Y el segundo punto tiene que ver con las instituciones. Hace algunos años se decía que nadie resistía tres tapas de Clarín. Habría que modificar eso y decir que hoy nadie resiste doce horas de ataques en Twitter. Esto, claro, es una realidad para las personas de a pie pero no puede serlo para las instituciones. Independientemente de lo que suceda con la UAR, que al momento en el que escribo estas líneas, primero sancionó y luego quitó la sanción a los tres rugbiers, lo cierto es que, en general, las instituciones sobrereaccionan a los ataques de las redes cometiendo, en algunos casos, enormes injusticias. No les importa la verdad sino que nadie se sienta ofendido, responder a presiones políticas o que el sponsor, que quiere asociar su marca a los cánones de la nueva moralidad, no se retire.

En síntesis, los boludos, los hijos de puta, las malas personas también tienen derechos porque los derechos que poseen los poseen en tanto personas. Podemos discutir con ellos públicamente, exponer nuestras diferencias, señalarles sus errores, incluso podemos elegir que no sean nuestros amigos pero tienen los mismos derechos que la gente buena, comprometida y sabia.
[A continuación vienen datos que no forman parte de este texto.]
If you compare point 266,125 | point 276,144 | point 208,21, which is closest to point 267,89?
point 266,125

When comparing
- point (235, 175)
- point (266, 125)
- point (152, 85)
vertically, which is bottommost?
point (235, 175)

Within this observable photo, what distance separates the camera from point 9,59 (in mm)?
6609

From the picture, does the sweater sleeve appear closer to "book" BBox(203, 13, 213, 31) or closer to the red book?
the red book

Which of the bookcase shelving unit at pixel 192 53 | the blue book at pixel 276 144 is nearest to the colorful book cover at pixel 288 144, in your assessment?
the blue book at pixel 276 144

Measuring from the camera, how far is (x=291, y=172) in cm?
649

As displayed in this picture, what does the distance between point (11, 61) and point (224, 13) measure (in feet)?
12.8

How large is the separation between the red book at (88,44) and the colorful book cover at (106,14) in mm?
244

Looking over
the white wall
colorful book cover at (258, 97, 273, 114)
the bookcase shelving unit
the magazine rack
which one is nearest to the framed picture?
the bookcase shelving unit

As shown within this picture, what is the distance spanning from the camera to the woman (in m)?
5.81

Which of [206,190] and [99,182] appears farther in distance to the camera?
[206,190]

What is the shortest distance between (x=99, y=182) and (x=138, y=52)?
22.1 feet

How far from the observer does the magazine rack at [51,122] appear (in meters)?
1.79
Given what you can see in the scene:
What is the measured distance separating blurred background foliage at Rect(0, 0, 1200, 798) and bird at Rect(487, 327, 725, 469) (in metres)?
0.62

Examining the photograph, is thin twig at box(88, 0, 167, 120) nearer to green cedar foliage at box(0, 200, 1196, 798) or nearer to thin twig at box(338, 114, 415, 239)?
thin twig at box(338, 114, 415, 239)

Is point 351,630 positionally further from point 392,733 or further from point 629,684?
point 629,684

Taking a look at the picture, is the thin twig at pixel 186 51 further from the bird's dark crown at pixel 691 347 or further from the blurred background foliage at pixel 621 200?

Además, una sociedad en la que solo puedan hablar y, sobre todo, desarrollar una vida normal aquellas personas que los patrones de moralidad consideran virtuosas, no va a generar una sociedad mejor sino una sociedad donde continuará habiendo discriminación, desigualdad e injustica. Será una sociedad en la que, en nombre de ser buenos ciudadanos, nos transformaremos, sin darnos cuenta, en muy buenos policías.